Researchers from Meta/FAIR Labs and Mohamed bin Zayed University of AI have carried out a detailed exploration into the scaling laws for large language models (LLMs). These laws delineate the relationship between factors such as a model’s size, the time it takes to train, and its overall performance. While it’s commonly held that larger models can store more knowledge, this investigation was aimed at verifying whether a model of a given size can scale linearly with its total knowledge. It also focused on understanding the constant that defines this scaling, a factor pivotal to evaluating the efficiency of transformer models in terms of knowledge storage.
Language models typically store factual information as tuples, comprising of three strings – name, attribute, and value. The study found that these models could store two bits of knowledge per parameter, a fact that was influenced by factors such as training duration, model architecture, quantization, sparsity constraints, and the signal-to-noise ratio of the data. Interestingly, the researchers also found that language models could hold more knowledge if training data were prefixed with domain names such as wikipedia.org, thereby allowing the models to identify and accord priority to knowledge-rich domains.
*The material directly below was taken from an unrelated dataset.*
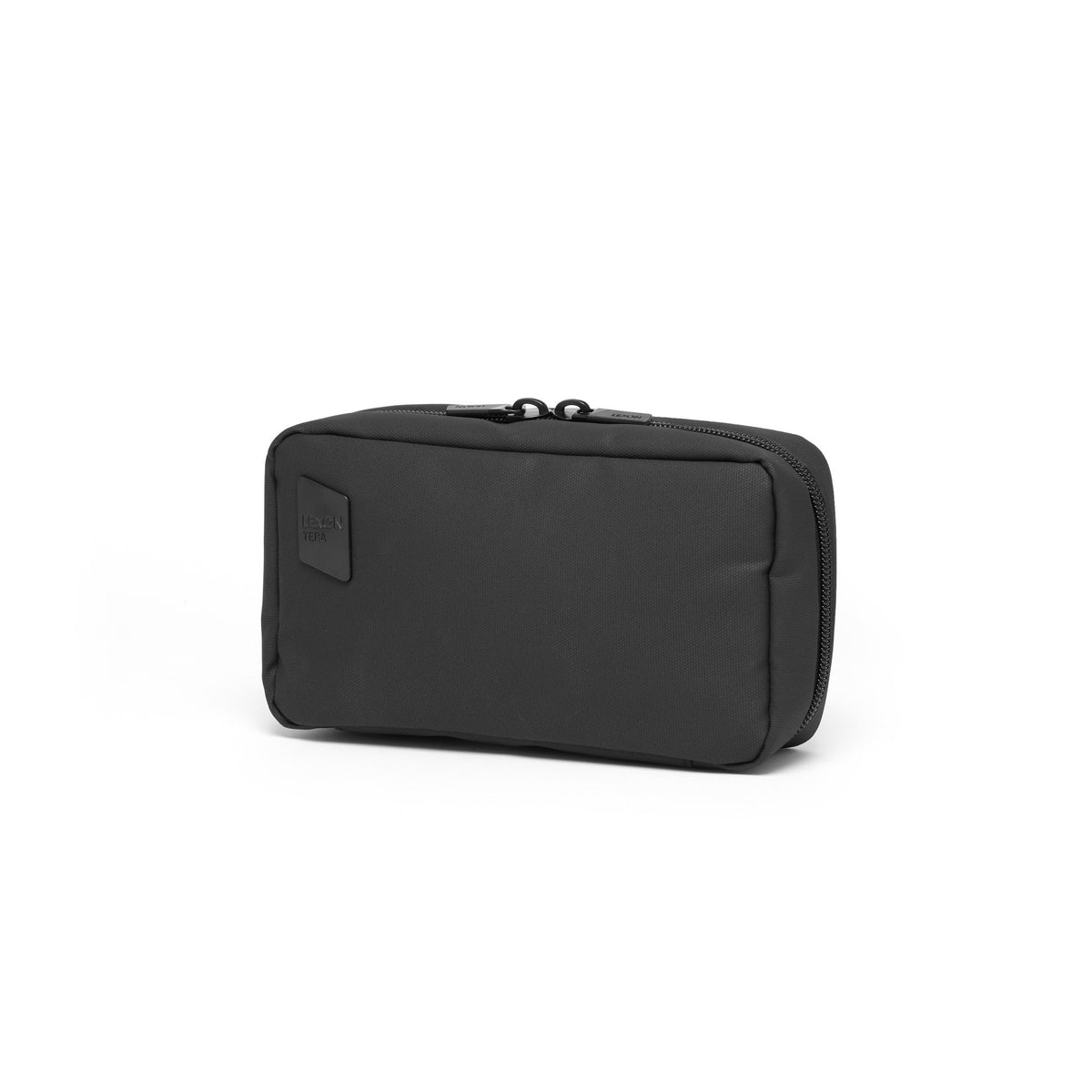 Lexon-Tera Organizer Pouch Siyah-Laptop & Evrak Çantası-1-fleurdirect.live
The study yielded certain key findings:
– Models such as GPT2 could consistently achieve a 2-bit per parameter capacity ratio across various data settings, implying that a 7B model could surpass the English Wikipedia in terms of knowledge.
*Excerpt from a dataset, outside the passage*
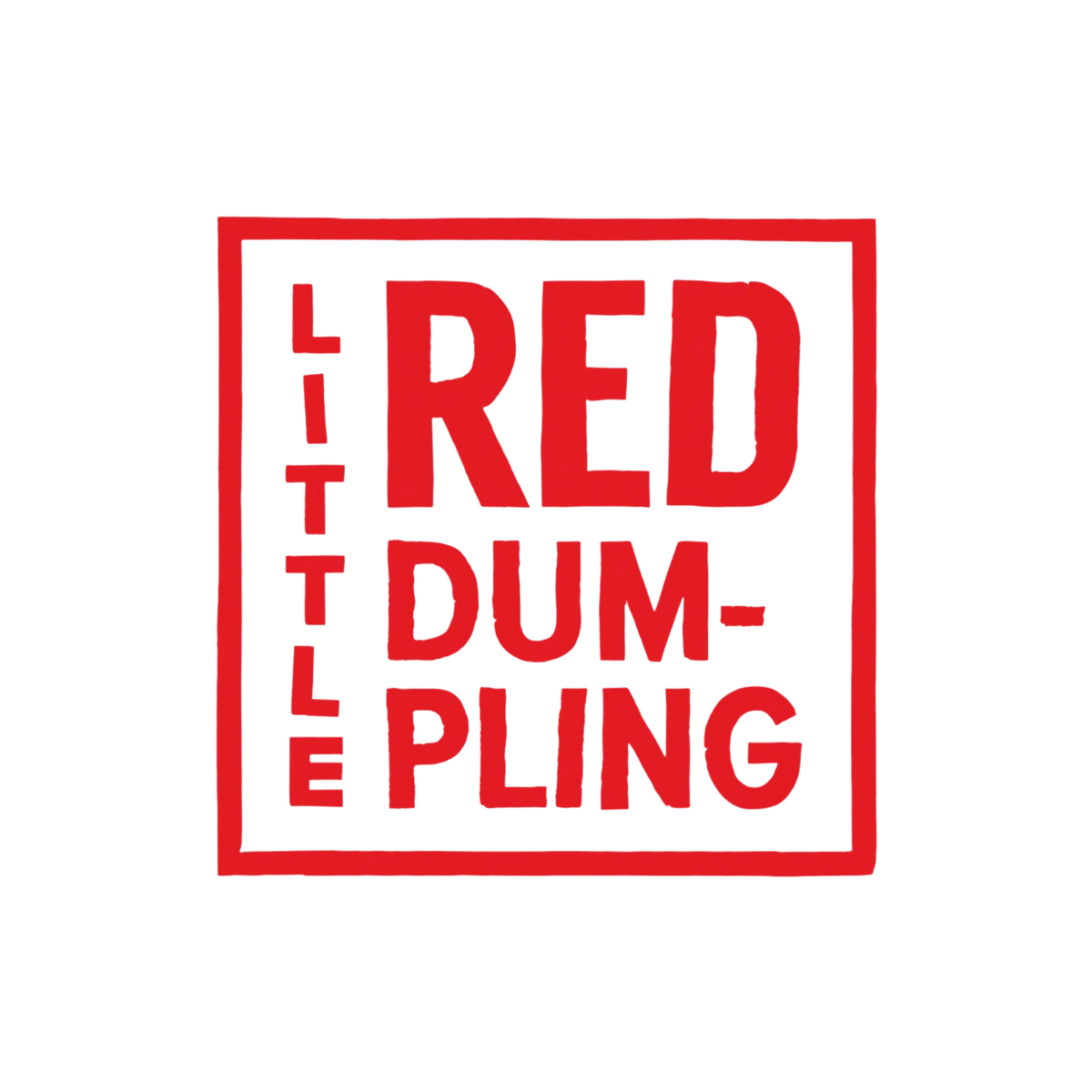 Little Red Dumpling - COMING SOON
– Preserving this ratio required longer training times, with approximately 1,000 exposures per piece of knowledge.
– Model architecture significantly influences capacity, with models like GPT2 outperforming others like LLaMA/Mistral due to the implementation of a gated MLP.
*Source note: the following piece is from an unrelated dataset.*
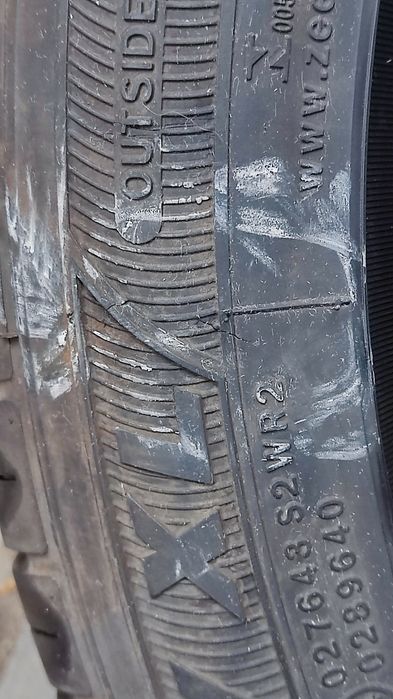 Seat Ibiza felgi alu 16"+opony letnie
– Capacity is maintained when quantized to int8, but reduced when quantized to int4.
– Mixture-of-experts models slightly reduced capacity but remained efficient.
– The presence of ‘junk data’ significantly reduced a model’s capacity, although this effect could be mitigated by prefixing useful data.
Overall, the research indicated that a fully-trained transformer model could effectively store 2 bits of knowledge per parameter, regardless of its size or factors such as quantization to int8. They found that the influence of key hyperparameters – such as training duration, model architecture, precision, and data quality – on these scaling laws was significant. This methodology and its findings offer a rigorous framework for comparing model capabilities, facilitating better decision-making concerning model selection and training. It also provides a foundation that could aid in tackling the fundamental question of the best language model size, potentially directing future efforts towards achieving Artificial General Intelligence (AGI).